Dénonçant plus globalement « la main de fer qui resserre l'espace civique », M. Guterres a cité, entre autres, l'emprisonnement de journalistes et de militants des droits humains, la fermeture d'ONG, le recul des droits des femmes et l'exclusion des personnes en situation de handicap.

« Les démocraties s'érodent. (...) Les personnes migrantes sont harcelées, arrêtées et expulsées au mépris total de leurs droits humains et de leur humanité. Les réfugiés sont montrés du doigt. Les communautés LGBTIQ+ sont vilipendées. Les minorités et les peuples autochtones sont pris pour cible », a-t-il également énoncé.

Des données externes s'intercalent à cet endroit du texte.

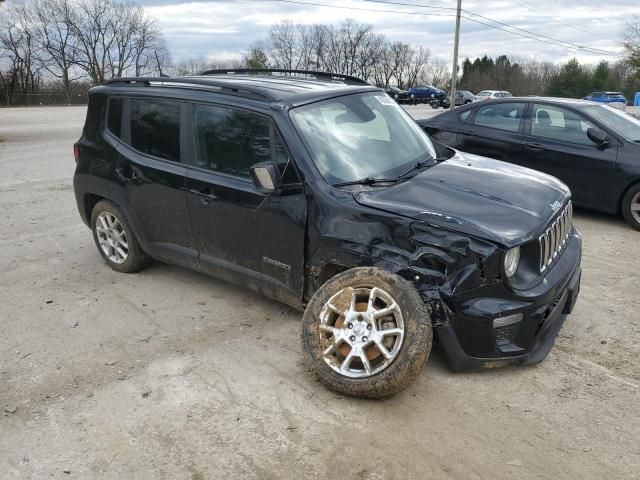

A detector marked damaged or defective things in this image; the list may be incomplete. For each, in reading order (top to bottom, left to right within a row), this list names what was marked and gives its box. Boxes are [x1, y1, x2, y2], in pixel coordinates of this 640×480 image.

crumpled hood [356, 152, 568, 248]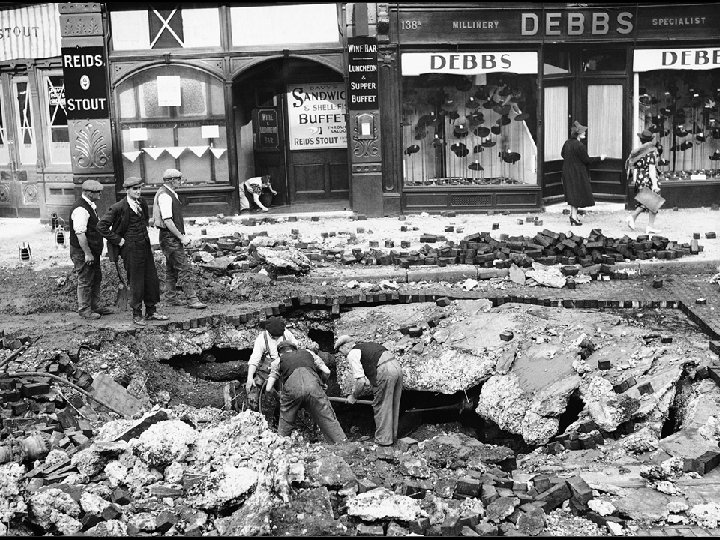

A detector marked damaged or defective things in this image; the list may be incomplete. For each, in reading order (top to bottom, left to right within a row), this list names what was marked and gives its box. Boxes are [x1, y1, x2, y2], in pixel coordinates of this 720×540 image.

damaged cobblestone street [1, 207, 720, 536]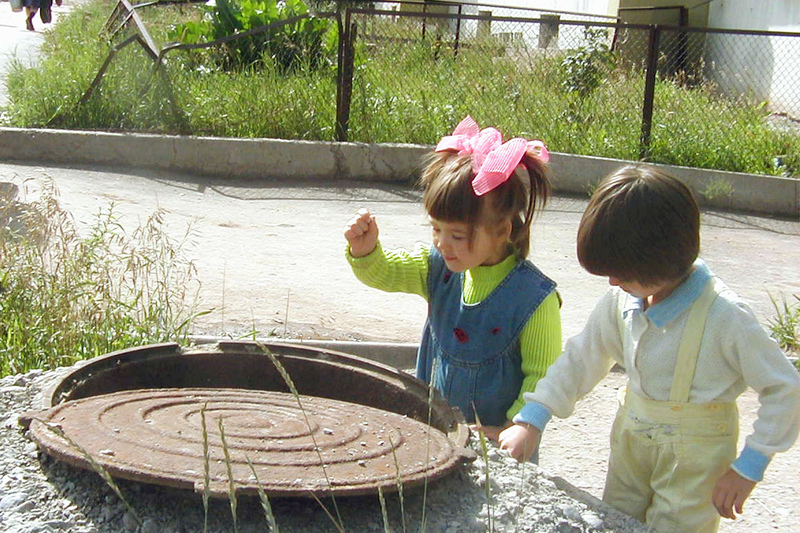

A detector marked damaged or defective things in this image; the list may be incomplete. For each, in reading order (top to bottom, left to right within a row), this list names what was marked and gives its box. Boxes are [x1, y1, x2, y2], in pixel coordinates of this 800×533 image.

rusty manhole cover [28, 384, 468, 496]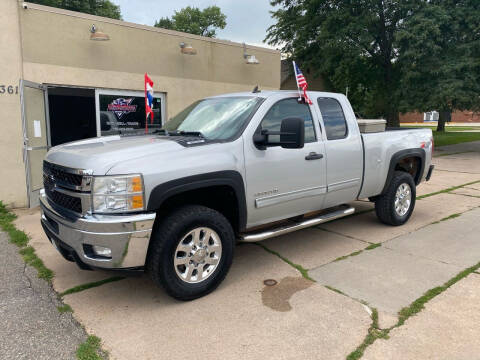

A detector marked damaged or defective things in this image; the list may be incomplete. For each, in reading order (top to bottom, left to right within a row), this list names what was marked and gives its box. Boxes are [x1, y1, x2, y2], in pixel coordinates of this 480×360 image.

cracked pavement [0, 231, 85, 360]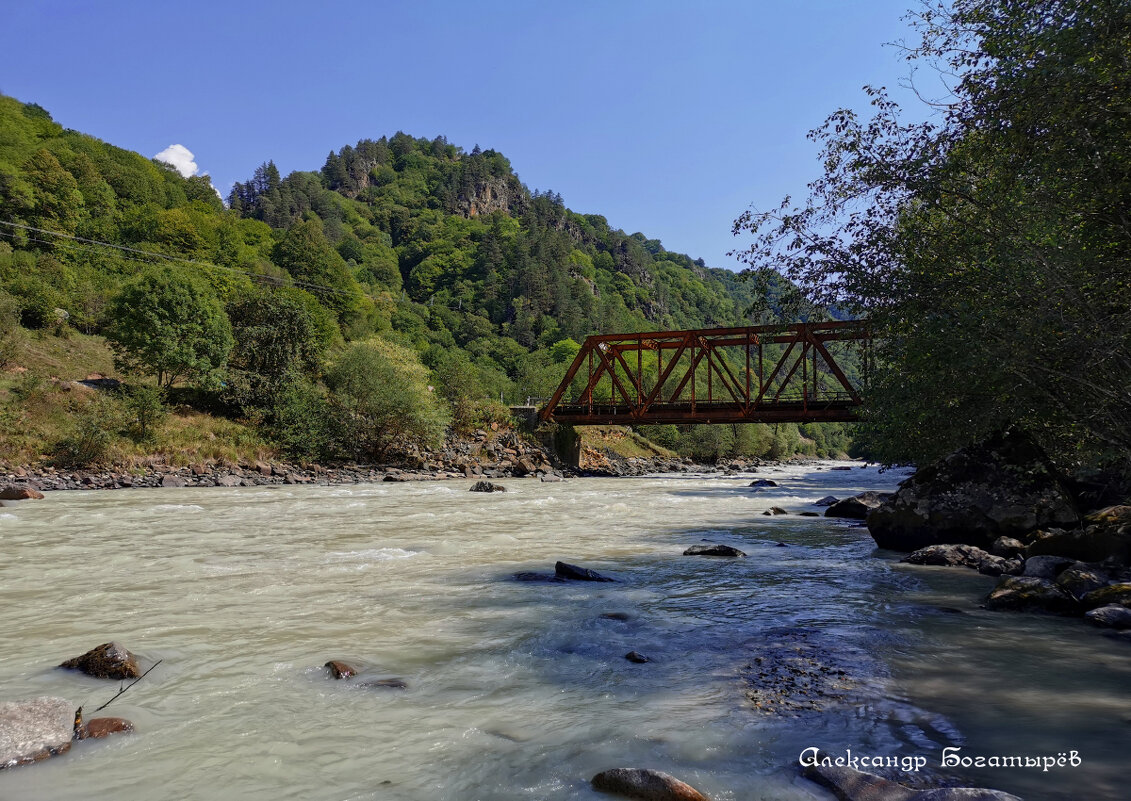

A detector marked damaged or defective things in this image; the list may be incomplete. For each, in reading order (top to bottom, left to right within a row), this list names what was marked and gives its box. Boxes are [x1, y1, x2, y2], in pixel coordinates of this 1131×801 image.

rusty steel bridge [536, 322, 864, 428]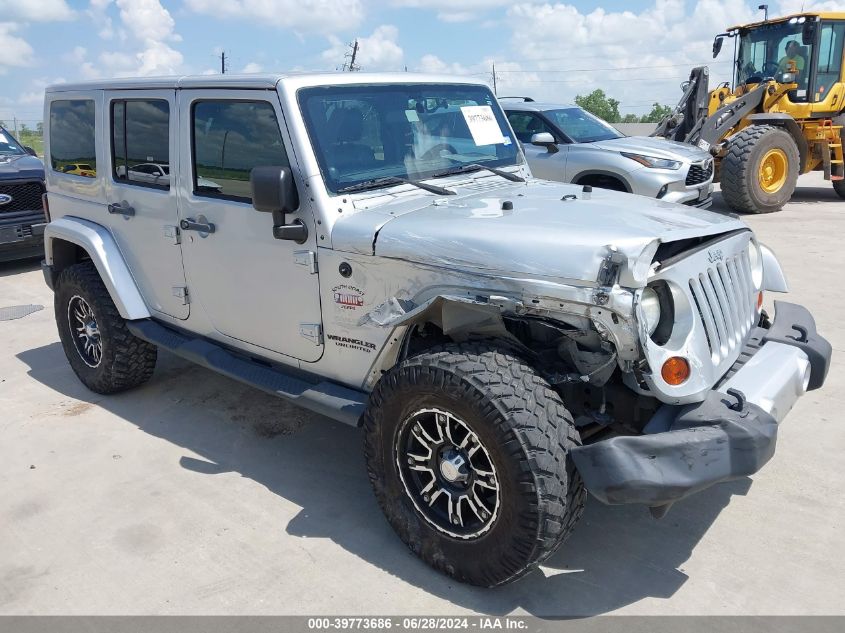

Antonio Guterres, qui après 10 ans à la tête de l'ONU quittera son poste en fin d'année, a rappelé que « grandir sous la dictature de Salazar » au Portugal lui avait appris que lorsque les droits humains « sont bafoués, ce sont tous les aspects de la société qui en souffrent ».

Dans son dernier discours annuel devant le Conseil des droits de l'homme, que les Etats-Unis de Donald Trump boycottent, le chef de l'ONU n'a évoqué que trois crises actuelles, condamnant notamment une nouvelle fois « la répression violente des manifestations en Iran ».

A la veille du quatrième anniversaire de l'invasion à grande échelle de l'Ukraine par la Russie, il a aussi affirmé qu' « il est plus que grand temps de mettre fin à l'effusion de sang » alors que le conflit « a entraîné la mort de plus de 15.000 civils ».

Enfin, il a mentionné le conflit entre Israéliens et Palestiniens, déplorant que la solution à deux Etats soit « ouvertement rendue inapplicable ».